Nicotine replacement therapy appears to be essential in kicking the habit. It allows people to wean off the stimulant tolerably.
There are several FDA-approved over-the-counter and prescription therapies including a skin patch, gum, lozenges, nasal spray and an inhaler. They boost the chances of quitting by 50% to 60%. The GLP-1 drugs that are all the rage for weight loss show promise for quieting nicotine cravings as well, researchers are finding.
I so wish my mom had tried harder. She was a lifelong smoker who couldn’t stop — even after she coughed up blood and the doctor told her that she had precancerous nodules in her lungs. When I was a kid, she’d send me to the deli on my bike to buy her cigarettes. She gave me a few extra cents for Bazooka bubble gum, and I’d pop it all in the plastic-flower-strewn basket of my gold Stingray and pedal the booty home.
She was 68 when she died in 2001. She never got to meet her grandchildren.
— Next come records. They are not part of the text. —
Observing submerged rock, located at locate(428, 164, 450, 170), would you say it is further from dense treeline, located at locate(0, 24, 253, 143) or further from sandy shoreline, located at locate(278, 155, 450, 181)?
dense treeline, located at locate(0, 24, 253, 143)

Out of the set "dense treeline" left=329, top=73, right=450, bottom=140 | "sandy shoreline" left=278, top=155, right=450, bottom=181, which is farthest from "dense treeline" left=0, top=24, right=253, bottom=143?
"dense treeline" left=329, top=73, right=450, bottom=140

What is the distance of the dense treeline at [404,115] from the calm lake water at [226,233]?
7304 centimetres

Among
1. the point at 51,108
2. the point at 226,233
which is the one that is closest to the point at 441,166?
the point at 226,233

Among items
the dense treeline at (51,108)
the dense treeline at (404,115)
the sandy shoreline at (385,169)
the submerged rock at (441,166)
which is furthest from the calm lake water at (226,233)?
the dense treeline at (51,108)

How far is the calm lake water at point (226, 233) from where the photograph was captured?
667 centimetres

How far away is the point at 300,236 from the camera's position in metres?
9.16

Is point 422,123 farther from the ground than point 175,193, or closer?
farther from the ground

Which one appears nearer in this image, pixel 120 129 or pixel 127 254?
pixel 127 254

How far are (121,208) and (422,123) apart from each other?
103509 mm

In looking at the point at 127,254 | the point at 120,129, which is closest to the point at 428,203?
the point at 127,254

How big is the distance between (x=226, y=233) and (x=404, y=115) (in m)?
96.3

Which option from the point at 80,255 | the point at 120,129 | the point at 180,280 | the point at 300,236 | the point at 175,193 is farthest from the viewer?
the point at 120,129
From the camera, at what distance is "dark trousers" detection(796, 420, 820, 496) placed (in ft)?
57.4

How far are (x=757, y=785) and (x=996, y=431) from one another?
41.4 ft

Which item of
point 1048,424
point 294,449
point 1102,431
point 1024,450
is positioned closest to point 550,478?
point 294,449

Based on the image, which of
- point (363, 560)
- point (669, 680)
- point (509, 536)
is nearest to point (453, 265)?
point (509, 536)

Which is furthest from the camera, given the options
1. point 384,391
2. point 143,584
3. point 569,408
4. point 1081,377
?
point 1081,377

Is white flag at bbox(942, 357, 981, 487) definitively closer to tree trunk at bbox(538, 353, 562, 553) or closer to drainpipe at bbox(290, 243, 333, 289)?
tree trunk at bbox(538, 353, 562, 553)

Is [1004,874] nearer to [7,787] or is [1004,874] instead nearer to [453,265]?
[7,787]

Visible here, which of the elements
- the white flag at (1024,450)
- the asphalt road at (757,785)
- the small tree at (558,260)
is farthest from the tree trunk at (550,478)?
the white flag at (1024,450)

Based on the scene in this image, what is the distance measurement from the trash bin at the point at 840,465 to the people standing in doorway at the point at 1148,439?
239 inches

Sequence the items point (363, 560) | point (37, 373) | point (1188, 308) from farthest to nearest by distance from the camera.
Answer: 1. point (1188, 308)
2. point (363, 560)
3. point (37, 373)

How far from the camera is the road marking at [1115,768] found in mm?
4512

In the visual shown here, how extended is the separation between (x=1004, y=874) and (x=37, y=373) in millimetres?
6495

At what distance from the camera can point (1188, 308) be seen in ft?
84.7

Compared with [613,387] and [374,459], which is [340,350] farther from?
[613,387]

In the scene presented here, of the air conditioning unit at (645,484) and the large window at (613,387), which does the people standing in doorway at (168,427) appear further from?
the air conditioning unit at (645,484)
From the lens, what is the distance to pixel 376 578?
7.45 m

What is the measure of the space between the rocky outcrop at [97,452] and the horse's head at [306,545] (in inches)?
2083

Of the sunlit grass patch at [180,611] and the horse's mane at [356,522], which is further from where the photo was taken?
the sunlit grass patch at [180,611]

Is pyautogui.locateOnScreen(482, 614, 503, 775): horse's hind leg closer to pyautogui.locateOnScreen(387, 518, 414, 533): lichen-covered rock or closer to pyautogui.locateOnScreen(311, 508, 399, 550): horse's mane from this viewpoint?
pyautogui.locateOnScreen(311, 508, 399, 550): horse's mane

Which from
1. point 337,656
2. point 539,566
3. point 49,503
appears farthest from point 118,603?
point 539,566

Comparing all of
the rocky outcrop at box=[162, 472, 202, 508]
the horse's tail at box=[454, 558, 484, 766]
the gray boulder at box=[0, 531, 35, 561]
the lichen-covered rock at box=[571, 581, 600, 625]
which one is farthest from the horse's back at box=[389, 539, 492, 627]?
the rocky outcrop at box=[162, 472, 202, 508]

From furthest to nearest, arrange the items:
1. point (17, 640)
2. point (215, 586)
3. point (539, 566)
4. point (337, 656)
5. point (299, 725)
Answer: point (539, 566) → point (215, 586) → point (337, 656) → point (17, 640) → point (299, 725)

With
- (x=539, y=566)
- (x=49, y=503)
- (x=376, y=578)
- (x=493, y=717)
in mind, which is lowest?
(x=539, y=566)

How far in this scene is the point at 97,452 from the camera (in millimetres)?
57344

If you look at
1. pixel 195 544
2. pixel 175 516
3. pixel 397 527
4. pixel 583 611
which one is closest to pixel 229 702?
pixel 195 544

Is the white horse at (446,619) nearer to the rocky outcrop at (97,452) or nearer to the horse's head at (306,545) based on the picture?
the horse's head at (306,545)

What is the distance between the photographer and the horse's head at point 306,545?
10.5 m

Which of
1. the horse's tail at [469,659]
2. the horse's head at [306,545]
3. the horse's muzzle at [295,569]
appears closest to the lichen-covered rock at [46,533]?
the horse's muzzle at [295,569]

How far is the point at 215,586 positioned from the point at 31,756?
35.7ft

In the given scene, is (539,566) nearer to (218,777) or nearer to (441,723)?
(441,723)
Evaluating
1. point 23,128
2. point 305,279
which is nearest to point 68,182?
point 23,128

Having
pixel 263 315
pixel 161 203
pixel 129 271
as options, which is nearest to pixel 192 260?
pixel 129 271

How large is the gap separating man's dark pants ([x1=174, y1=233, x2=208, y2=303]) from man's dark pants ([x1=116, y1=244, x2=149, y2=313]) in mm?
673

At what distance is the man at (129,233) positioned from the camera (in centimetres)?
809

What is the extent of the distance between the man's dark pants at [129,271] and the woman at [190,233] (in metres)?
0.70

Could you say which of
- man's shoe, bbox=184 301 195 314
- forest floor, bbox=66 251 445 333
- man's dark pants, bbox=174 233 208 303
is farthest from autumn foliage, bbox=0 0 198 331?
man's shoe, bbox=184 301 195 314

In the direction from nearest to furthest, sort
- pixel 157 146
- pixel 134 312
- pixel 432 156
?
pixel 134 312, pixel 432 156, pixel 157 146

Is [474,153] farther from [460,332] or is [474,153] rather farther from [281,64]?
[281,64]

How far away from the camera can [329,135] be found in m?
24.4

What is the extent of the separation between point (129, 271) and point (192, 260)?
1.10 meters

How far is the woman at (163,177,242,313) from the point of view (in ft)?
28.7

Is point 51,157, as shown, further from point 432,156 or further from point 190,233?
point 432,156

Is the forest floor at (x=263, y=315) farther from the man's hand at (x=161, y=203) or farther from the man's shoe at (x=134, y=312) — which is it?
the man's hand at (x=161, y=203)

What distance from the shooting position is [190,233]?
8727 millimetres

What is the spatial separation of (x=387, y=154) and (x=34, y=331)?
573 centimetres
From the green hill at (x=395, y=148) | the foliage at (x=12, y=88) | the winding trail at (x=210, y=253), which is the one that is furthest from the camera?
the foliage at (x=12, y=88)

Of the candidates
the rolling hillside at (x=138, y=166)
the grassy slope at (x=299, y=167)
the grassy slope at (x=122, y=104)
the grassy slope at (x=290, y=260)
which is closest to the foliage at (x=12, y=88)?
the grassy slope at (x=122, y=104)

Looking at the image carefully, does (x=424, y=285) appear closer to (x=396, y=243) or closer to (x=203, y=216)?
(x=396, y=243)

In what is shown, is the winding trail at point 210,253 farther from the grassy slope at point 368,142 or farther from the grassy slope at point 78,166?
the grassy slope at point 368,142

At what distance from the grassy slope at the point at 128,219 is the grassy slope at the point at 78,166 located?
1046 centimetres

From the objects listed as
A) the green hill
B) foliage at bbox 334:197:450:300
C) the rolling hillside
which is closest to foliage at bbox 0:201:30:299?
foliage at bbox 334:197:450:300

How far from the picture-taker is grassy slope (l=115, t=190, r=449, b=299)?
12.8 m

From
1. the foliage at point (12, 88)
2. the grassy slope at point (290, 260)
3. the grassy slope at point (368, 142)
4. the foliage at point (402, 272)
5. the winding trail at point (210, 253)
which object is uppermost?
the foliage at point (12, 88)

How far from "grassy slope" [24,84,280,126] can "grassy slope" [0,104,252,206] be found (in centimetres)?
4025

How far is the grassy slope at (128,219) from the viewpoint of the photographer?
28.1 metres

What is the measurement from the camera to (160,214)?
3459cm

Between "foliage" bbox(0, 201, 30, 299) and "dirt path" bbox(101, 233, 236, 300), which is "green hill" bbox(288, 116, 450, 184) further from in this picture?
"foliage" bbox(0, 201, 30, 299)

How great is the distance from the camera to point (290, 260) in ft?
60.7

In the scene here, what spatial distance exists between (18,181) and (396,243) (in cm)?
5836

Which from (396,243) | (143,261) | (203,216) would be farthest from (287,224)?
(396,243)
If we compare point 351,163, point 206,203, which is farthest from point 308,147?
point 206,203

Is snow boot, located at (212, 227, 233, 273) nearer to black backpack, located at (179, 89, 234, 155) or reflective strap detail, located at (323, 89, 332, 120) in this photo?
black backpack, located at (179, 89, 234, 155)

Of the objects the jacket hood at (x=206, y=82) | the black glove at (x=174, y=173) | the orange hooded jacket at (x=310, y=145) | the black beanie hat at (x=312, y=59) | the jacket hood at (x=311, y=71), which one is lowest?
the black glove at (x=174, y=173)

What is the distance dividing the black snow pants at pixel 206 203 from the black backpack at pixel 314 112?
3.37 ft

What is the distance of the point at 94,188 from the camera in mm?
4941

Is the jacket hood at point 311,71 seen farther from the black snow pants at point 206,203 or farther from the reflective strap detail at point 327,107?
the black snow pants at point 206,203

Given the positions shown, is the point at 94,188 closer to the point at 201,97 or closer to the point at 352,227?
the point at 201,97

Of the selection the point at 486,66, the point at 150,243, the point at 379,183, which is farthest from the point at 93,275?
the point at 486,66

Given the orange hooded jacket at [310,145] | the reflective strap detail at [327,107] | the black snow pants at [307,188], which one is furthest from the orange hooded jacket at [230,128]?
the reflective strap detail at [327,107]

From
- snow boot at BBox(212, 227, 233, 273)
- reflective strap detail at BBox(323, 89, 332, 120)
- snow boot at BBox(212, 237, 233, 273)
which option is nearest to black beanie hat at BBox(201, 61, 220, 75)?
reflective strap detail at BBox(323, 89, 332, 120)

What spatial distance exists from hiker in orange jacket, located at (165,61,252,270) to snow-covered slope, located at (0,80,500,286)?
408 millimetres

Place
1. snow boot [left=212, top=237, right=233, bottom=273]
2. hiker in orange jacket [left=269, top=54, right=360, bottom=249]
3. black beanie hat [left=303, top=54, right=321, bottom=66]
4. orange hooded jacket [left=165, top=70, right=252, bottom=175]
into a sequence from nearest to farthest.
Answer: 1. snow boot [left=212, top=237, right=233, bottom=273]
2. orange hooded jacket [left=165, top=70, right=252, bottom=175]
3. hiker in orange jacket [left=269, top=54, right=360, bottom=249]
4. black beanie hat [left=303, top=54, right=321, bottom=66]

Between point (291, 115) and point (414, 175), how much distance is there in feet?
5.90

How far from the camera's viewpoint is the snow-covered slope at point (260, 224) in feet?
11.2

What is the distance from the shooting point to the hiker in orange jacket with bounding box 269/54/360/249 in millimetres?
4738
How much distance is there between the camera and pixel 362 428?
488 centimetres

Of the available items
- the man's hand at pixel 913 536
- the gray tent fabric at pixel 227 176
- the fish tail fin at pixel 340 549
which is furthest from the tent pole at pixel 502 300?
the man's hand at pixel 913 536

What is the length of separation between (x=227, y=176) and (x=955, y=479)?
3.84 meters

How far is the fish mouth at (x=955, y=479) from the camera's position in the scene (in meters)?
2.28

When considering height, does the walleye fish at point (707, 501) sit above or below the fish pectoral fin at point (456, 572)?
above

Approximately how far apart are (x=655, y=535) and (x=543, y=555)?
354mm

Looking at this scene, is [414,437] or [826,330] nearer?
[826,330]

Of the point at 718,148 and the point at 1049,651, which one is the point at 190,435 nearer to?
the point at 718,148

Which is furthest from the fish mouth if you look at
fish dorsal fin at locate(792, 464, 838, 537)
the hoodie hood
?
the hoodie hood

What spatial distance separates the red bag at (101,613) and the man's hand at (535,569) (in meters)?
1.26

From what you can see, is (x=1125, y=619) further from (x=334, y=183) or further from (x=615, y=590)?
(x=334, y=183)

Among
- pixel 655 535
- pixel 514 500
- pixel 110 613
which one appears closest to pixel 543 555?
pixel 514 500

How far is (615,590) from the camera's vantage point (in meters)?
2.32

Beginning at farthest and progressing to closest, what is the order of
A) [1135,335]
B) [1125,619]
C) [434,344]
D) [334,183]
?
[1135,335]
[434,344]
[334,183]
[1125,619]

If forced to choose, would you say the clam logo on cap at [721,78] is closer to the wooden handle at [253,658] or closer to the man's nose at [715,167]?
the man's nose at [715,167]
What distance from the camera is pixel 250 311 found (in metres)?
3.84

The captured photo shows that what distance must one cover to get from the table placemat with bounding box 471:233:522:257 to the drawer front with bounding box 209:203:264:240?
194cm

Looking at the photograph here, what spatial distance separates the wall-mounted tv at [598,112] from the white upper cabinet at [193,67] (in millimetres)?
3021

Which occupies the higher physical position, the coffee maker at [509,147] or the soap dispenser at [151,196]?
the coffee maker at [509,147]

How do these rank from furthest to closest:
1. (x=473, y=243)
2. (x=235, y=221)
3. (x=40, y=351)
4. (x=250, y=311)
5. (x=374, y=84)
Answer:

There are so many things I wish I could ask her.
Please folks, for your health and for your wallet, try to quit. Orange County’s TUPP provides free cessation services for adults and youth through contracted providers throughout the county. Call 1-866-NEW-LUNG and/or see https://bit.ly/4sAqDfz for more help and resources.
Think of the grandchildren you may actually live to see, and that great trip you can take every year with the $3,000 you’ll save!